26 de junio de 2020

"... el que pierda su vida por mí, la encontrará"

XIII-TO-A- 2 Re 4,8-11.14-16 /Salmo 88 / Rm 6,3-4.8-11 / Mt 10, 37- 42

. “El que no carga con su cruz y me sigue no es digno de mí”, dice Jesús en el evangelio. La fuerza de este enunciado está en la palabra “cruz” que el cristiano asocia a la entrega total de Jesús por nosotros. Por eso la cruz no puede ser interpretada solo como un instrumento de tortura, que lo es, o un peso insoportable en la vida, que en ocasiones también lo es (¡Qué cruz me mandas, ¡Señor”, decimos), sino que, desde el profundo realismo cristiano, ha de verse en la cruz la grandeza de un acontecimiento que nos ha dado vida y salvación! Este es el sentido profundo de las palabras del evangelio de hoy, tan claras y radicales, al mismo tiempo. Dicho de otro modo, las exigencias del discipulado han de ser vistas en el horizonte de la meta, la recompensa que se nos ha comunicado mediante el bautismo y los sacramentos, como nos ha recordado San Pablo en la segunda lectura.

. La llamada del evangelio no es tanto a abandonar la familia sino a abandonarse en manos del Señor. De hecho, todos, en algún momento, “abandonamos a la familia” para formar la propia familia o seguir la vocación a la vida consagrada o sacerdotal… y esto no significa dejar de quererles, sino buscar y realizar la propia vida. Esto es así… se deja el nido para volar respondiendo a los propios sueños y deseos… y el hogar de los padres “permanece” y el mandamiento del amor y respeto a los mismos. La clave está en entender que la fidelidad a Jesús ha de superar cualquier otra, incluso la familiar; porque lejos de discriminar dará verdadero sentido a todas las demás fidelidades.

. Perder, ganar la vida… es tener la disposición interior de la entrega, sin buscar o esperar nada a cambio. El abandono total en manos de Dios, nos enseñan los santos, nunca ha ido acompañado de tristeza o de la sensación de haber perdido algo en la vida, sino, por el contrario, de la mayor alegría y paz que el hombre puede experimentar. Cuando uno quiere a alguien, todo esfuerzo y sacrificio, toda “pérdida”, le parece poco. Cuando a uno le es indiferente otra tercera persona, cualquier detalle, le parece un privilegio concedido injustamente.

. En línea con la primera lectura que narra la historia de la mujer que acogía en su casa al profeta Eliseo, el evangelio contiene unas palabras significativas sobre la acogida de sus enviados: apóstoles, profetas, justos, pequeños… todos discípulos de Cristo que, a su manera, a nuestra manera, anuncian la Buena Noticia con generosidad y disponibilidad… pero, no es solo hospitalidad siendo ésta un valor tan necesario, Jesús va más allá al afirmar que “el que os recibe a vosotros me recibe a mí, y a Aquel que me recibe al que me ha enviado…”. 

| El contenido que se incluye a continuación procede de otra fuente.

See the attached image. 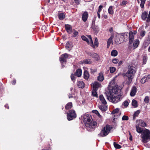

. Hemos de aprender a dar. Regalar lo que está vivo en nosotros y puede hacer bien a los demás. Dar nuestra alegría, nuestra comprensión, aliento, esperanza, acogida y cercanía. Muchas veces, no se trata de cosas grandes ni espectaculares. Sencillamente, "un vaso de agua fresca". Una sonrisa acogedora, un escuchar sin prisas, una ayuda a levantar el ánimo decaído, un gesto de solidaridad, una visita, un signo de apoyo y amistad.

. No lo olvidemos. En el fondo de la vida hay una gran fuerza que bendice, acoge y recompensa todo gesto de amor por pequeño que nos pueda parecer. Se llama Dios Nuestro Padre.  El bien no quedará sin recompensa. Que así sea con la Gracia de Dios.